Search the listing for the word "stylesheet". Copy every line where it is found.

──────── Data records ────────

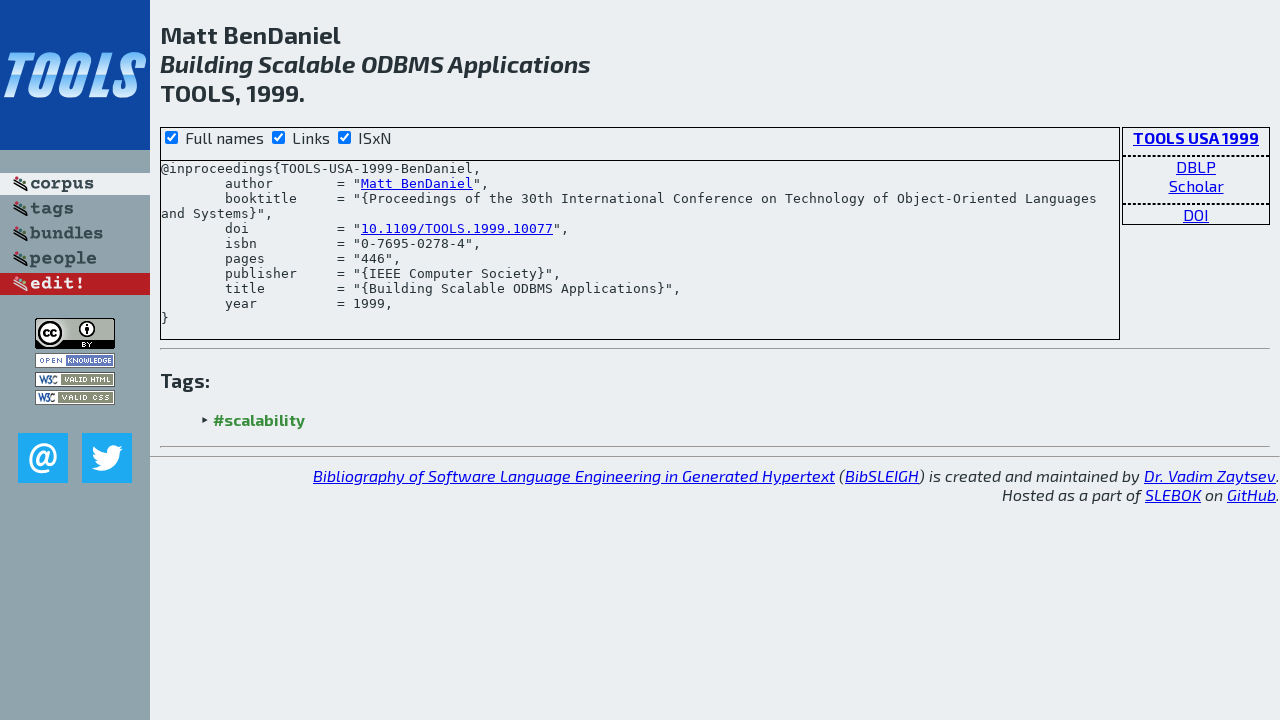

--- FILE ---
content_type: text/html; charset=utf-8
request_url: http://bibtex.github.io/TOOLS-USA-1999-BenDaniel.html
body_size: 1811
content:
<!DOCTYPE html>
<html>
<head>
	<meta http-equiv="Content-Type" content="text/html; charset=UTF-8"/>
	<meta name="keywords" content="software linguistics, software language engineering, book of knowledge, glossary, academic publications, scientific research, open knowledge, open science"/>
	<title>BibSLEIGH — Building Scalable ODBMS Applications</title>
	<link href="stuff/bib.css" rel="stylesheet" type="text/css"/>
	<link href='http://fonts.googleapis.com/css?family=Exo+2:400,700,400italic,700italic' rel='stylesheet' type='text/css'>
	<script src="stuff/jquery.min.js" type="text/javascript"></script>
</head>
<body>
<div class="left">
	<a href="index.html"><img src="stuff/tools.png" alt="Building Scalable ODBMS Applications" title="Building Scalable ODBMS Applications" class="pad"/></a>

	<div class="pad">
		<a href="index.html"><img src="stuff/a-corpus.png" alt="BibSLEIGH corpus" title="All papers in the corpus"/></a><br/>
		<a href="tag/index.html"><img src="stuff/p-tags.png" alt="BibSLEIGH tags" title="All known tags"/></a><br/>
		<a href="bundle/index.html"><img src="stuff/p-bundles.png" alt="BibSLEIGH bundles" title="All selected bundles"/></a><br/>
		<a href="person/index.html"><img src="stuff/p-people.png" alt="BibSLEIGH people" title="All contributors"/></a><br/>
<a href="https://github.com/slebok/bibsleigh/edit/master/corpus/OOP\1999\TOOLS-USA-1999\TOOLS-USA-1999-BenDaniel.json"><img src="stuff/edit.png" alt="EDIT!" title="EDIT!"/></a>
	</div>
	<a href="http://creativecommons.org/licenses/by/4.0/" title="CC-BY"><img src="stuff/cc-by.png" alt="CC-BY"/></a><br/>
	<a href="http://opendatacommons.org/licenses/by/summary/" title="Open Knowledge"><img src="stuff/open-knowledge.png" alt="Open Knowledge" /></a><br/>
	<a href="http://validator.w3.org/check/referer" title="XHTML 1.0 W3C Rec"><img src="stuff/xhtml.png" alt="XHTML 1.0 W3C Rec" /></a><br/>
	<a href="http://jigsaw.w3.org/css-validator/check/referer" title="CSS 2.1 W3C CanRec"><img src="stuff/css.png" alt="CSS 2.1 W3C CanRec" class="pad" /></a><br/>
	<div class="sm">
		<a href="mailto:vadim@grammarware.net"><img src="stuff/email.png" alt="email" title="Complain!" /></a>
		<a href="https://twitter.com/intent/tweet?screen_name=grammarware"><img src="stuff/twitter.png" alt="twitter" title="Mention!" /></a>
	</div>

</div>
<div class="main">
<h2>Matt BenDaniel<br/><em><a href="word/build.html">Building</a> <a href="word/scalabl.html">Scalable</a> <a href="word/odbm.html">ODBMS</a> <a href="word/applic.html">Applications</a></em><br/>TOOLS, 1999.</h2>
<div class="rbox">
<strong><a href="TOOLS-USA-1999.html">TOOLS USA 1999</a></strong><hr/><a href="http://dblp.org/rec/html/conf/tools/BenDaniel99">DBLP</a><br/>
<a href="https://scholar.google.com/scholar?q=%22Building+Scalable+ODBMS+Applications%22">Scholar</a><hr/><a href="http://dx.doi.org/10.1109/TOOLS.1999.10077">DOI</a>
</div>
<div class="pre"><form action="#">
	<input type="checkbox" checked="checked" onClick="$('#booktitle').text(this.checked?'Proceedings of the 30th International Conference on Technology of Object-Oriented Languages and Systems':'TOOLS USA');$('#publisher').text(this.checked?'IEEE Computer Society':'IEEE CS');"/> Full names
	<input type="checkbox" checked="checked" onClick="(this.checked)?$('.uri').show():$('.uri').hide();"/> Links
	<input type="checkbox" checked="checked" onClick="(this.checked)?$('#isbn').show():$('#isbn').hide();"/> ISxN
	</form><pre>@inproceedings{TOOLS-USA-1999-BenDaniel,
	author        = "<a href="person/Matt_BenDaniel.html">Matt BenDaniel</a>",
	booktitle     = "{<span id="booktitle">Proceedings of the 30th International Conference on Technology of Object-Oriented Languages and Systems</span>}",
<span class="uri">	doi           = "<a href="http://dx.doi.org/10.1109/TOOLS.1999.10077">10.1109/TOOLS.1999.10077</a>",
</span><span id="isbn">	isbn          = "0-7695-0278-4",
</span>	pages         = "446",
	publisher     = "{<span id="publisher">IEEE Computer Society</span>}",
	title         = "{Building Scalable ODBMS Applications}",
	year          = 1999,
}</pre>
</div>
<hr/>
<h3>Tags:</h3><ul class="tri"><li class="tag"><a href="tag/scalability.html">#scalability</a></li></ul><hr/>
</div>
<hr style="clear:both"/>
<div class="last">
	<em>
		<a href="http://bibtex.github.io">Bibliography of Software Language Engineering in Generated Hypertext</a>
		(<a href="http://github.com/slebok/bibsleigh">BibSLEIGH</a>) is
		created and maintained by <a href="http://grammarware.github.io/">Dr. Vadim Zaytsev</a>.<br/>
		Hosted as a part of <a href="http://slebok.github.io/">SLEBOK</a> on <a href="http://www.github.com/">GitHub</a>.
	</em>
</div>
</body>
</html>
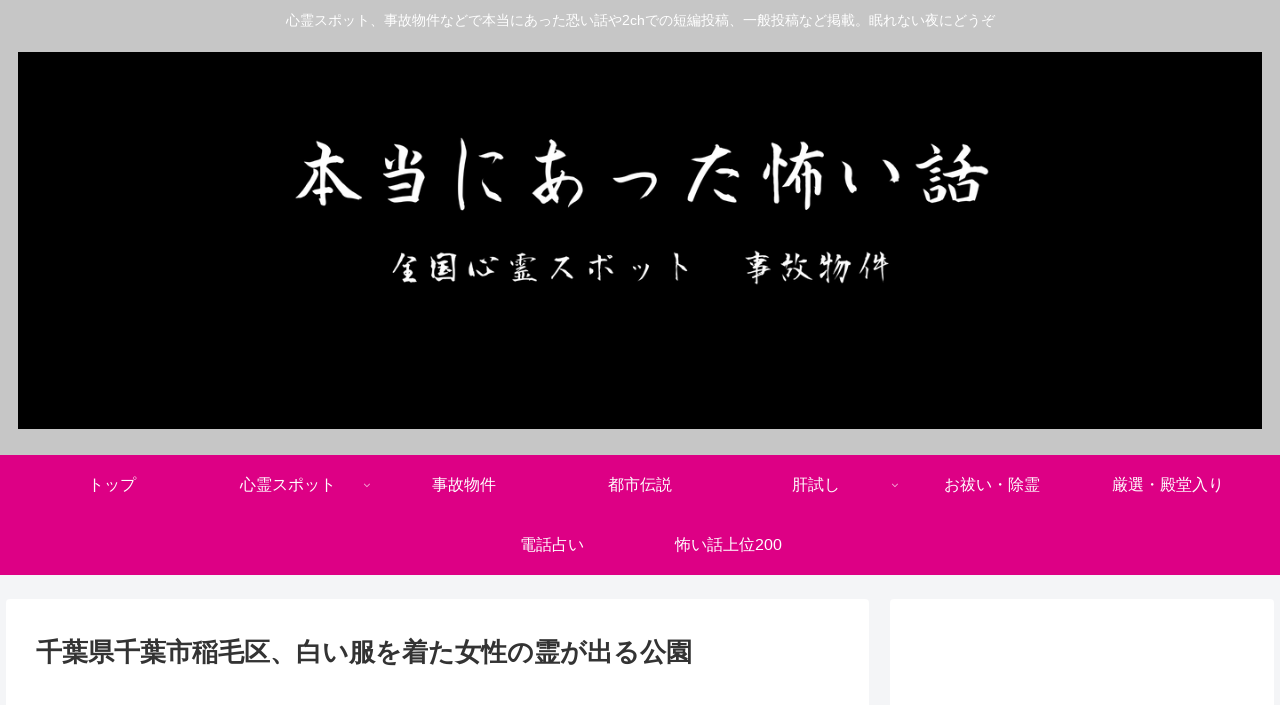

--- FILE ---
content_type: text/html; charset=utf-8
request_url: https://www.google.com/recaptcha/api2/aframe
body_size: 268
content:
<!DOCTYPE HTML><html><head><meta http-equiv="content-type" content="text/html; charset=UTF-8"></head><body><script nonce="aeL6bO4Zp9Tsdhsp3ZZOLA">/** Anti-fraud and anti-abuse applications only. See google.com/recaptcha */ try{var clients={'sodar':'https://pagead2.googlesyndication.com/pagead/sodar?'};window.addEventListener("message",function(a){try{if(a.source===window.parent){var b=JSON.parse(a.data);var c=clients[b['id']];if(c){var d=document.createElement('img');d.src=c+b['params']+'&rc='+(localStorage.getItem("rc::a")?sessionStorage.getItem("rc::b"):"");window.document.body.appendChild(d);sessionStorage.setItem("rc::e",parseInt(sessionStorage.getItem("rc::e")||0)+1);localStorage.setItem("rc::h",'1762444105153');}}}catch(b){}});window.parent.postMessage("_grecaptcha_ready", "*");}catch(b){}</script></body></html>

────────

Response below
	<link href="stuff/bib.css" rel="stylesheet" type="text/css"/>
	<link href='http://fonts.googleapis.com/css?family=Exo+2:400,700,400italic,700italic' rel='stylesheet' type='text/css'>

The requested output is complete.